Nach Monaten dann, stellte ich bezwungen fest, dass ich in diesem "Multi-Level-Marketing", kein bisschen aufgestiegen war, keine Gelder generiert hatte und auf den Kosten sitzen blieb. Da inzwischen auch schon Mahnungen dieser Kreditkarte ins Haus geflattert waren, musste ich mich dafür entscheiden, die Kosten aus eigener Tasche zu begleichen. Immerhin würde aus einer Kreditkartenabrechnung leider, ein Pfändbarer Gerichtstitel werden, wenn ich diese Zahlung nicht mal langsam beglichen hätte. Das Problem hierbei war aber, dass die Bank ihren Sitz in Belgien hatte und Auslandsüberweisungen, von meiner Bank aus, nicht möglich gewesen waren. Ich nahm dann horrende Gebühren für eine Auslandsüberweisung im Kauf.
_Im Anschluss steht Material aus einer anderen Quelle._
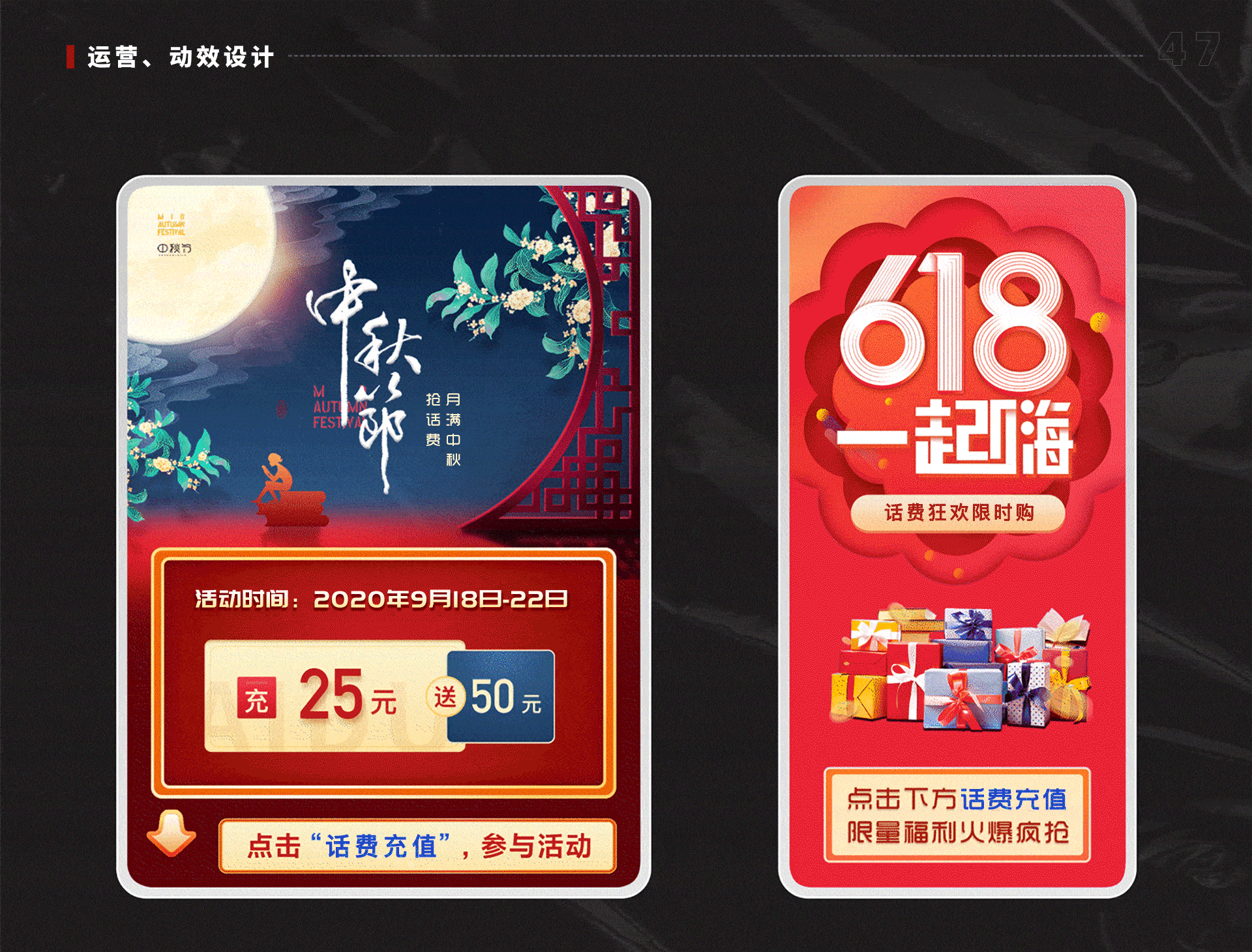2024作品集（图ZMzc5NDIzMTQ0） - APP界面 - 站酷设计师往后浮生原创素材 - 站酷ZCOOL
Doch das Problem war allerdings, dass diese Firma schlussendlich, die komplette Summe haben wollte, nachdem sie die Karte gesperrt hatte. Nie im Leben hätte ich, eine inzwischen angewachsene Summe, in Höhe eines Monatsgehaltes, auf einen Schlag abbezahlen können. Zumal diese Firma auch weiterhin, selbst nach der Übergabe an ein Inkassounternehmen, weiterhin im Ausland verblieben war. Eine Überweisung dorthin, kostete zusätzlich zu einer 100€-Rate nochmal 25,00€ an Gebüren. Soviel konnte ich nicht bezahlen und bat das ausländische Inkassounternehmen, die Summe nach Deutschland zu übertragen. Dies dauerte allerdings ein paar Monate, bis ins Jahr 2018 hinein.

Aus 800€ wurde dann mal eben 1100€ und musste diesen Betrag, an meiner gesetzlichen Betreuung weiterleiten, die meine Schuldensituation regelte. Die war mal so gar nicht begeistert darüber, weil sie mich zuvor auch gewarnt hatte, diese Ausgaben zu machen. Alle hatten mich gewarnt. Nur mit dem Unterschied, dass die Eurozeichen-Brille einem, ebenso wie die Rosarote, den Verstand vernebelt. In solch einer Situation, wenn man von solch einer Gegebenheit überzeugt ist, werden negative Meinungen und Ratschläge, schnell ignoriert.

Heute...

... bin ich 1200€ ärmer, habe Schulden noch und nöcher und zahle Raten ab, die nur einen Tropfen auf dem heißen Stein sind. Das einzige was ich aus dieser Situation mitnehmen kann, ist die Erfahrung und die spätere Lehre daraus, nie wieder solch eine Aktion zu starten. Naja, auf einer Art auch wieder gut, weil ich euch somit nämlich, vor solch einer Situation bewahren und euch sagen kann "Lässt die Finger von MLM" , denn für euch springt nichts dabei heraus. Diese Leute sind nur auf Geld aus und suchen Mittel und Wege, euch dieses aus der Tasche zu ziehen. Leidtragende seid ihr dann später und eventuell leidet auch eurer Freundeskreis darunter, indem ihr eure Freunde durch eure Engstirnigkeit, vor dem Kopf gestoßen habt. Hört auf eure Freunde und Familie und lässt euch bei soetwas stets absichern, wenn es möglich ist.